* _Assignment_:
Print the listing in its entirety and exactly, leaving out images.

=-=-=-=-=

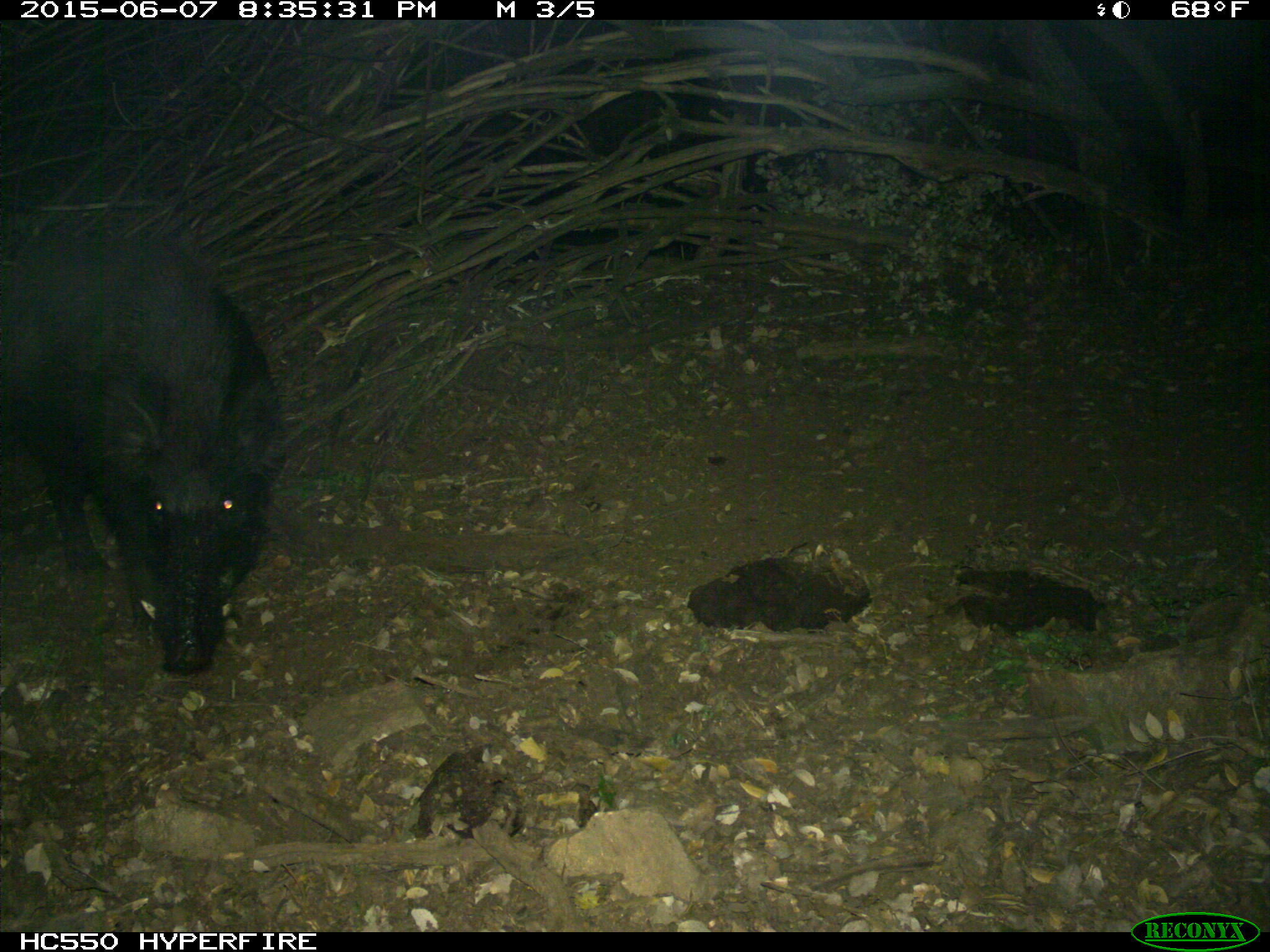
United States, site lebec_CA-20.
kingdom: Animalia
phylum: Chordata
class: Mammalia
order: Artiodactyla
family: Suidae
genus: Sus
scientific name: Sus scrofa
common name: wild boar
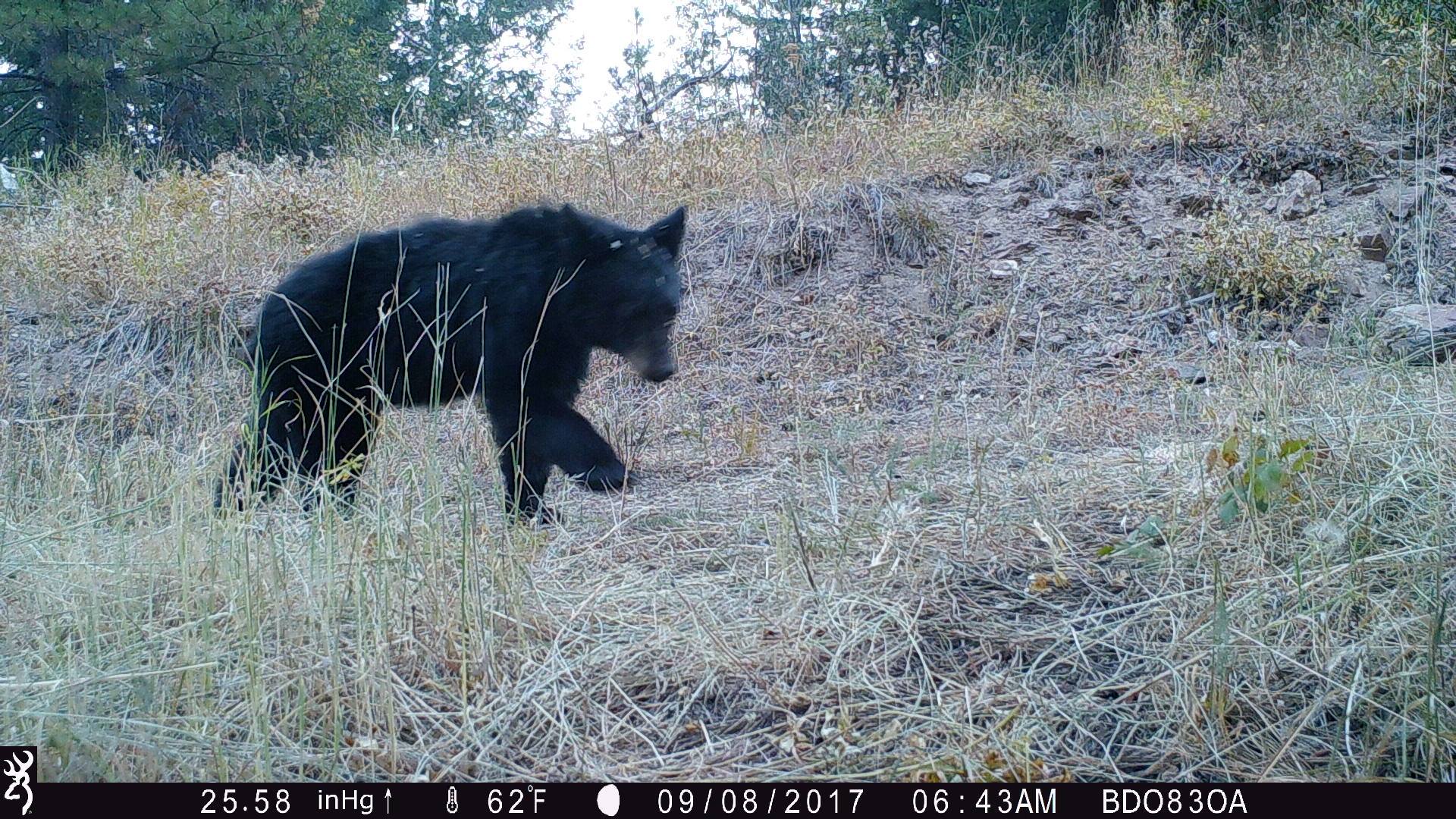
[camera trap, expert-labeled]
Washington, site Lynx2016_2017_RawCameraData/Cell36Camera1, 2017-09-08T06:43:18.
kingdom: Animalia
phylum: Chordata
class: Mammalia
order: Carnivora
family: Ursidae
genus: Ursus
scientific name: Ursus americanus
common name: american black bear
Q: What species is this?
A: Ursus americanus (american black bear).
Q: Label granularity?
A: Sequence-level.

=-=-=-=-=

* _Response to the exercise_:
United States, site lebec_CA-20.
kingdom: Animalia
phylum: Chordata
class: Mammalia
order: Artiodactyla
family: Suidae
genus: Sus
scientific name: Sus scrofa
common name: wild boar
[camera trap, expert-labeled]
Washington, site Lynx2016_2017_RawCameraData/Cell36Camera1, 2017-09-08T06:43:18.
kingdom: Animalia
phylum: Chordata
class: Mammalia
order: Carnivora
family: Ursidae
genus: Ursus
scientific name: Ursus americanus
common name: american black bear
Q: What species is this?
A: Ursus americanus (american black bear).
Q: Label granularity?
A: Sequence-level.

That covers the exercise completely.